/---

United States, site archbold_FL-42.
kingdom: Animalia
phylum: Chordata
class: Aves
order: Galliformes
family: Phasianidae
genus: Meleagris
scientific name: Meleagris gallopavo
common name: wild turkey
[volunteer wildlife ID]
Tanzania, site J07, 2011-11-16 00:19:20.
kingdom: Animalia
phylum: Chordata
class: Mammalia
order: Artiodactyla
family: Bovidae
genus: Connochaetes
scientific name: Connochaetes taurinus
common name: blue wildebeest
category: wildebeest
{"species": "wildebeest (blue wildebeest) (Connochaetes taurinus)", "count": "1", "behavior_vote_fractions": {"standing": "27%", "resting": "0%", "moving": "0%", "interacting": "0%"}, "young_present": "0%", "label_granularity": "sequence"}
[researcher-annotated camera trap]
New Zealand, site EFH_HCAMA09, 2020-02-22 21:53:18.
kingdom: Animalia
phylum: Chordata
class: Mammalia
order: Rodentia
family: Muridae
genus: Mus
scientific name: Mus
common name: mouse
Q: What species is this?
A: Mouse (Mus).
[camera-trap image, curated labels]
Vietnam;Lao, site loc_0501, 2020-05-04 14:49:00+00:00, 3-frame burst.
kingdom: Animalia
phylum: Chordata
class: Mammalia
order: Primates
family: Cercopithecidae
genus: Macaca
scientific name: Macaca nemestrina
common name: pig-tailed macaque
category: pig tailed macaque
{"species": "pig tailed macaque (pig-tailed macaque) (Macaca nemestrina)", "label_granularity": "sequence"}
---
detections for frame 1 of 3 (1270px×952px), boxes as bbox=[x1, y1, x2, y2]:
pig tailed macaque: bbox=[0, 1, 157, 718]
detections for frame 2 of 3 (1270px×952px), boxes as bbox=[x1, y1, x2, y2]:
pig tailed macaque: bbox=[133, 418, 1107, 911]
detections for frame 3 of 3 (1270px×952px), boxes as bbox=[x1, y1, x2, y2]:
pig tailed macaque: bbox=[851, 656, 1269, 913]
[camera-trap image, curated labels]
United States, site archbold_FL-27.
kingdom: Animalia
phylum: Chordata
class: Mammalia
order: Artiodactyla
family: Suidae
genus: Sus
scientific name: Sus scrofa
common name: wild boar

\---

- [WHAT IS REQUIRED] Return each line of the data that contains the string "blue".

- [TASK OUTPUT]
common name: blue wildebeest
{"species": "wildebeest (blue wildebeest) (Connochaetes taurinus)", "count": "1", "behavior_vote_fractions": {"standing": "27%", "resting": "0%", "moving": "0%", "interacting": "0%"}, "young_present": "0%", "label_granularity": "sequence"}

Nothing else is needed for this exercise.